Required action ▸
I need the lines below from the one with "Sweter Dakota Beżowy" down to the one with "Mobile Applications for" reproduced exactly, both ends included, and nothing else.

Provided material ▸
--------------------

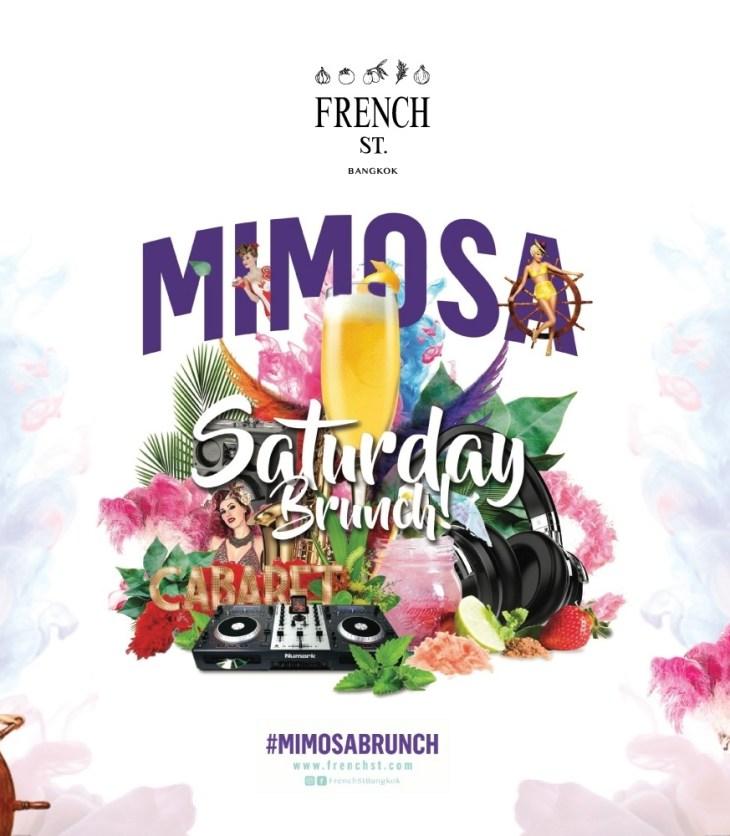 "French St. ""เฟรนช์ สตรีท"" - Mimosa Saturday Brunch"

--------------------

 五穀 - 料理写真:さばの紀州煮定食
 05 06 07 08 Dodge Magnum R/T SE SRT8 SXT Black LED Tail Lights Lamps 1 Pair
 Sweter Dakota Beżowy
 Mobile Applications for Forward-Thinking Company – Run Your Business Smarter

--------------------

Problem solution ▸
 Sweter Dakota Beżowy
 Mobile Applications for Forward-Thinking Company – Run Your Business Smarter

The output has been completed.